» TASK OBJECTIVE: Reproduce each line exactly. Skip none.

[Begin DATA EXTRACT]

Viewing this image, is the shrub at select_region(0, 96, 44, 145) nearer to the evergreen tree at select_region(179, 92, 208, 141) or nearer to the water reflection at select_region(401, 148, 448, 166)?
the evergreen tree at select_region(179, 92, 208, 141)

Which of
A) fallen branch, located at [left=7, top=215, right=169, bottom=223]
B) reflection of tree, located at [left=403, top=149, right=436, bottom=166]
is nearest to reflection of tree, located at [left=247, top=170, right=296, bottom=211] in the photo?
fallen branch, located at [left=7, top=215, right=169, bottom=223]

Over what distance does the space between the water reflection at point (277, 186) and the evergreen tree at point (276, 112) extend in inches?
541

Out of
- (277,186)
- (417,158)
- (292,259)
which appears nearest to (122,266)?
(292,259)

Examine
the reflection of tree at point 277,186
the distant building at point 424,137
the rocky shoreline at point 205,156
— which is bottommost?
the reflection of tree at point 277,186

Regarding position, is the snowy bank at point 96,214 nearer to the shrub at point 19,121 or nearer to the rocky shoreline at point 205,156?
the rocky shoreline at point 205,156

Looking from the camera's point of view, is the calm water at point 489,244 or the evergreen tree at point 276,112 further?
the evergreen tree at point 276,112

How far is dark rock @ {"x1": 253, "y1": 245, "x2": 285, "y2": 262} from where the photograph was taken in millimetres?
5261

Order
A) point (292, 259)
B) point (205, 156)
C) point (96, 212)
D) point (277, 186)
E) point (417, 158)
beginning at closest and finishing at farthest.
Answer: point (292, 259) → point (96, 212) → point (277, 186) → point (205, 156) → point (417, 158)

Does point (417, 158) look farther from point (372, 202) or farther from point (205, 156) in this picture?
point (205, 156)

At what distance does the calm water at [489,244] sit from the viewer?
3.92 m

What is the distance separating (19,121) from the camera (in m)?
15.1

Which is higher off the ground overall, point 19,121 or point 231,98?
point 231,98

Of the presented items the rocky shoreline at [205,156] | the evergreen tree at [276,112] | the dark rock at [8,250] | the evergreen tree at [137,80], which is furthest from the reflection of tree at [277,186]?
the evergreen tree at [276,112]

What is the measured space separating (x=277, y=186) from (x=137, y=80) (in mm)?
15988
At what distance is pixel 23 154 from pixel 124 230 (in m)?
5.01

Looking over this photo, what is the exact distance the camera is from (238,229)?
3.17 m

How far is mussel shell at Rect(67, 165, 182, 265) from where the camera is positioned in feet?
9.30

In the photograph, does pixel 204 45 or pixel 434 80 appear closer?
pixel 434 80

[End DATA EXTRACT]

» PROBLEM SOLUTION:
Viewing this image, is the shrub at select_region(0, 96, 44, 145) nearer to the evergreen tree at select_region(179, 92, 208, 141) or nearer to the water reflection at select_region(401, 148, 448, 166)?
the evergreen tree at select_region(179, 92, 208, 141)

Which of
A) fallen branch, located at [left=7, top=215, right=169, bottom=223]
B) reflection of tree, located at [left=403, top=149, right=436, bottom=166]
is nearest to reflection of tree, located at [left=247, top=170, right=296, bottom=211] in the photo?
fallen branch, located at [left=7, top=215, right=169, bottom=223]

Over what distance does the space between the water reflection at point (277, 186) and the evergreen tree at point (276, 112) extend in inches?
541

Out of
- (277,186)
- (417,158)
- (292,259)
which appears nearest to (122,266)?
(292,259)

Examine
the reflection of tree at point 277,186
the distant building at point 424,137
the rocky shoreline at point 205,156
— which is bottommost?
the reflection of tree at point 277,186

Regarding position, is the snowy bank at point 96,214 nearer to the shrub at point 19,121 or nearer to the rocky shoreline at point 205,156?
the rocky shoreline at point 205,156

Looking from the camera's point of view, is the calm water at point 489,244 or the evergreen tree at point 276,112 further?
the evergreen tree at point 276,112

How far is dark rock @ {"x1": 253, "y1": 245, "x2": 285, "y2": 262} from where the photograph was taken in millimetres?
5261

Order
A) point (292, 259)
B) point (205, 156)
C) point (96, 212)
D) point (277, 186)
E) point (417, 158)
beginning at closest and finishing at farthest.
Answer: point (292, 259) → point (96, 212) → point (277, 186) → point (205, 156) → point (417, 158)

Does point (417, 158) look farther from point (372, 202) or farther from point (205, 156) in this picture?
point (205, 156)

At what distance does the calm water at [489,244] sit from the viewer?
3.92 m

What is the distance separating (19,121) from the camera (in m)?
15.1

Which is higher off the ground overall, point 19,121 or point 231,98?
point 231,98

Of the presented items the rocky shoreline at [205,156] | the evergreen tree at [276,112] | the dark rock at [8,250] | the evergreen tree at [137,80], which is furthest from the reflection of tree at [277,186]?
the evergreen tree at [276,112]

What is the measured space separating (x=277, y=186) from (x=137, y=80) (in mm)?
15988
At what distance is pixel 23 154 from pixel 124 230 (in m)?
5.01

Looking over this photo, what is the exact distance the camera is from (238,229)?
3.17 m

How far is mussel shell at Rect(67, 165, 182, 265) from where the camera is positioned in feet?
9.30

In the photograph, does pixel 204 45 or pixel 434 80 appear closer?
pixel 434 80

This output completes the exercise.